Problem to work on => Quote every one of the following rows verbatim, preserving each character, number and line break.

━━━ Records supplied

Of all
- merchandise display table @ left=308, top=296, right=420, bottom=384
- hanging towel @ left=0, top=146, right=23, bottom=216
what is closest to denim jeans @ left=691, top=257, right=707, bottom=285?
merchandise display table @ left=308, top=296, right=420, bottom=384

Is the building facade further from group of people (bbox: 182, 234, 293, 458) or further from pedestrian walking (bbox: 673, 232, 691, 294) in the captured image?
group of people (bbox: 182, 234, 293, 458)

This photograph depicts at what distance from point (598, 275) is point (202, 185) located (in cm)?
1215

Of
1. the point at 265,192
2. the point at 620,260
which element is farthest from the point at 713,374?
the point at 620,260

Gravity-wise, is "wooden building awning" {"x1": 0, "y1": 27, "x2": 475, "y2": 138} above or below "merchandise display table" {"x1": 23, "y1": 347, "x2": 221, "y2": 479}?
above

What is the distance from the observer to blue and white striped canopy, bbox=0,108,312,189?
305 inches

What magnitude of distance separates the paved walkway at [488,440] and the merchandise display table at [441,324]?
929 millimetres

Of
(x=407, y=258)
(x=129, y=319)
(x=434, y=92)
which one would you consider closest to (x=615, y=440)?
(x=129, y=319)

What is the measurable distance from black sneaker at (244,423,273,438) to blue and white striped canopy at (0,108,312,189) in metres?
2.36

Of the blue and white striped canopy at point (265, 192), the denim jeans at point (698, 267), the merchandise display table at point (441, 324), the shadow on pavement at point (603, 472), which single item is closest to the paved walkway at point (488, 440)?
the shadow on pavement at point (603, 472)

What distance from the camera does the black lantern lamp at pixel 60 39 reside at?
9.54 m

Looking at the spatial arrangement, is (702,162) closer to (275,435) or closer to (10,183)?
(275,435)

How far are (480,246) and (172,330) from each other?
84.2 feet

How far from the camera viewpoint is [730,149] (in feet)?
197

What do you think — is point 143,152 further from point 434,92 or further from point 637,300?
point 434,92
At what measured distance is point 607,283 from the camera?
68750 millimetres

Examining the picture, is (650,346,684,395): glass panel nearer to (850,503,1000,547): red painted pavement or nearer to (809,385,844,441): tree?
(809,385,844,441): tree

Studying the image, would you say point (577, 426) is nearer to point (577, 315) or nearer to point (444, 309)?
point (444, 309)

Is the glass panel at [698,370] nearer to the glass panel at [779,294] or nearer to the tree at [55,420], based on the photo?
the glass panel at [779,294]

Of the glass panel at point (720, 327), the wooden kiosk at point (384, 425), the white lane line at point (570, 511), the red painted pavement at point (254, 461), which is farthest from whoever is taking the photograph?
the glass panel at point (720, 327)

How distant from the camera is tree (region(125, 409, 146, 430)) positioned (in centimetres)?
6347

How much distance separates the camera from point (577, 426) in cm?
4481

━━━━━━

Written answer =>
Of all
- merchandise display table @ left=308, top=296, right=420, bottom=384
- hanging towel @ left=0, top=146, right=23, bottom=216
what is closest to denim jeans @ left=691, top=257, right=707, bottom=285?
merchandise display table @ left=308, top=296, right=420, bottom=384

Is the building facade further from group of people (bbox: 182, 234, 293, 458) or further from pedestrian walking (bbox: 673, 232, 691, 294) in the captured image?
group of people (bbox: 182, 234, 293, 458)

This photograph depicts at what distance from point (598, 275) is point (202, 185) located (in cm)?
1215

Of
1. the point at 265,192
2. the point at 620,260
which element is farthest from the point at 713,374?
the point at 620,260

Gravity-wise, is "wooden building awning" {"x1": 0, "y1": 27, "x2": 475, "y2": 138} above or below "merchandise display table" {"x1": 23, "y1": 347, "x2": 221, "y2": 479}?
above

What is the distance from the observer to blue and white striped canopy, bbox=0,108,312,189?
305 inches

What magnitude of distance separates the paved walkway at [488,440] and the merchandise display table at [441,324]?
929 millimetres

Of
(x=407, y=258)
(x=129, y=319)
(x=434, y=92)
which one would you consider closest to (x=615, y=440)?
(x=129, y=319)

What is the measurable distance from black sneaker at (244,423,273,438) to blue and white striped canopy at (0,108,312,189) in metres?
2.36

Of the blue and white striped canopy at point (265, 192), the denim jeans at point (698, 267), the merchandise display table at point (441, 324), the shadow on pavement at point (603, 472), which single item is closest to the paved walkway at point (488, 440)?
the shadow on pavement at point (603, 472)

What distance from the camera does the black lantern lamp at pixel 60 39 reside at?
9.54 m

Looking at the spatial arrangement, is (702,162) closer to (275,435) or closer to (10,183)?
(275,435)

How far are (480,246) and (172,330) from each other?
84.2 feet

How far from the camera viewpoint is [730,149] (in feet)?
197

What do you think — is point 143,152 further from point 434,92 or further from point 637,300?
point 434,92
At what measured distance is point 607,283 from the camera?
68750 millimetres

Examining the picture, is (650,346,684,395): glass panel nearer to (850,503,1000,547): red painted pavement or nearer to (809,385,844,441): tree?
(809,385,844,441): tree

Studying the image, would you say point (577, 426) is nearer to point (577, 315) or nearer to point (444, 309)?
point (444, 309)

Is the glass panel at [698,370] nearer to the glass panel at [779,294] or nearer to the tree at [55,420], based on the photo?
the glass panel at [779,294]

Of the glass panel at point (720, 327), the wooden kiosk at point (384, 425), the white lane line at point (570, 511), the red painted pavement at point (254, 461), which is farthest from whoever is taking the photograph?
the glass panel at point (720, 327)

How distant from the camera is tree (region(125, 409, 146, 430)) positioned (in centimetres)?
6347

How much distance separates the camera from point (577, 426) in cm?
4481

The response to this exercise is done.